2019.11.25
頭金とは?必要な理由や金額の目安、支払うメリットをわかりやすく解説
最終更新日:2025/10/06
        お家を建てる際、「頭金がないとローンは組めないの?」と思っている人も意外と多いようです。でも、実は頭金なしで住宅ローンを組めるケースも。
頭金という言葉は聞いたことがあっても、その内容について知らない人はもっと多いようです。
そこで今回は、物件を購入する上で大切な「一戸建ての頭金」についてわかりやすく解説していきます。
INDEX
頭金とは何?

頭金=自己資金とは、住宅購入の資金のうち、住宅ローンの借入以外から支払うお金を指す言葉です。
頭金は貯蓄などから用立てますが、金融機関は最近では頭金不要の商品も準備しています。購入の際の諸費用まで住宅ローンから借りるフルローンや、引っ越し費用や家財購入までカバーするオーバーローンなどがそれです。
しかし、後述しますが借入しないお金から住宅購入費用に充てるのには、大きな意味があります。
住宅ローンの頭金支払いの流れと仕組み
家を購入する際には、以下のように何段階かに分けて支払いを行います。
- 1. 申込証拠金
 - 2. 手付金
 - 3. 残金決済
 
申し込みの段階で、ほかの購入希望者に対して申込の優先権を得るよう、10~30万円ほどの申込証拠金を支払います。(取引がなければ返還される)
続いて契約の段階で手付金の支払いです。(買主からのキャンセルの場合返還されない)

表示情報>
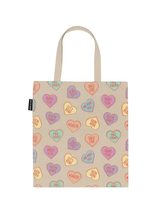 Out of Print Sweet Reads Tote - £16.11 GBP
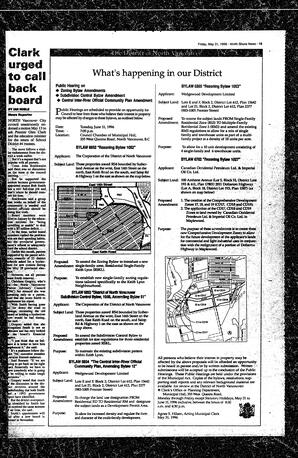 2604.pdf-19
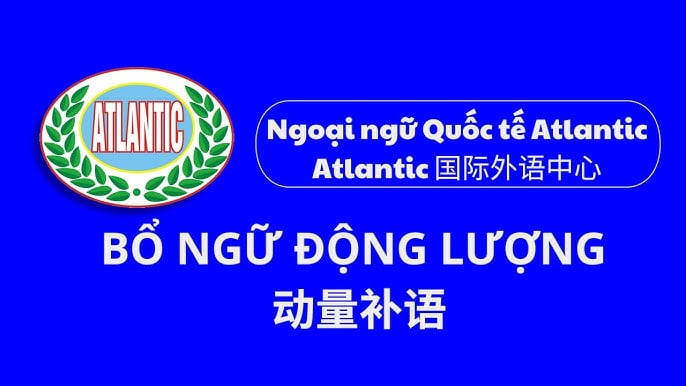 trung tam tieng anh atlantic bac ninh 3 jpg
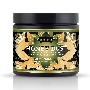 Пудра для тела Honey Dust Body Powder с ароматом жимолости - 170 гр.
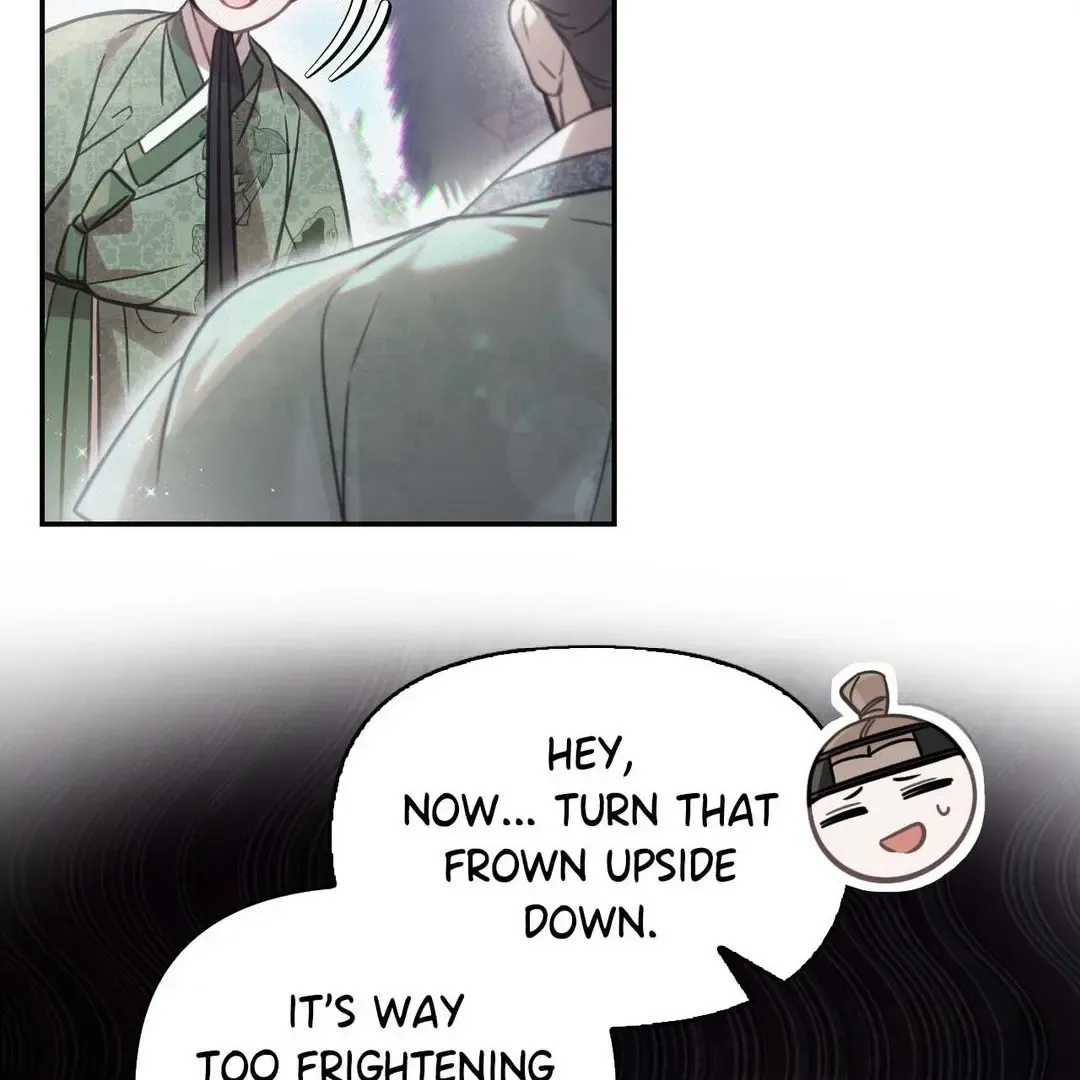 The Queen’s Secret Lessons Zinmanga X Chapter 43 Page 89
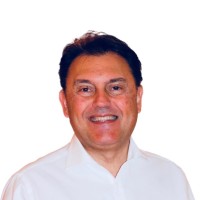 Francesc Bermúdez Carrillo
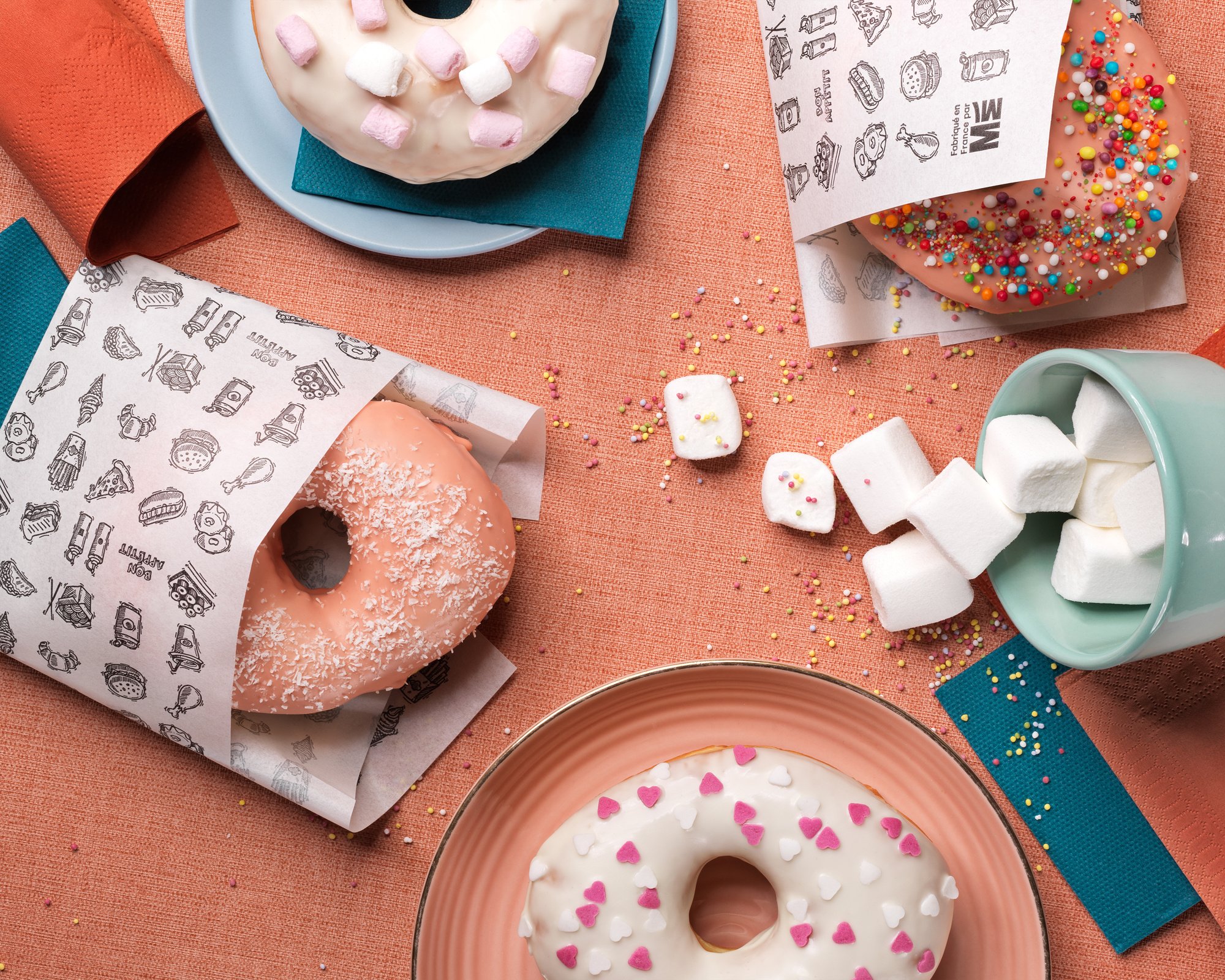 WEB_RVB_petite-faim-blanc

作業内容> 頭金に関する記事のうち、「頭金=自己資金とは、住宅購入」から始まり「続いて契約の段階で手付金の支払いです。(買主からのキャンセルの場合返還されない)」で終わる部分を、「手付金」を「契約金」に置き換えて書き直してください。 エントリーはここでは一切使用しません。

解答>
頭金=自己資金とは、住宅購入の資金のうち、住宅ローンの借入以外から支払うお金を指す言葉です。
頭金は貯蓄などから用立てますが、金融機関は最近では頭金不要の商品も準備しています。購入の際の諸費用まで住宅ローンから借りるフルローンや、引っ越し費用や家財購入までカバーするオーバーローンなどがそれです。
しかし、後述しますが借入しないお金から住宅購入費用に充てるのには、大きな意味があります。
住宅ローンの頭金支払いの流れと仕組み
家を購入する際には、以下のように何段階かに分けて支払いを行います。
- 1. 申込証拠金
 - 2. 契約金
 - 3. 残金決済
 
申し込みの段階で、ほかの購入希望者に対して申込の優先権を得るよう、10~30万円ほどの申込証拠金を支払います。(取引がなければ返還される)
続いて契約の段階で契約金の支払いです。(買主からのキャンセルの場合返還されない)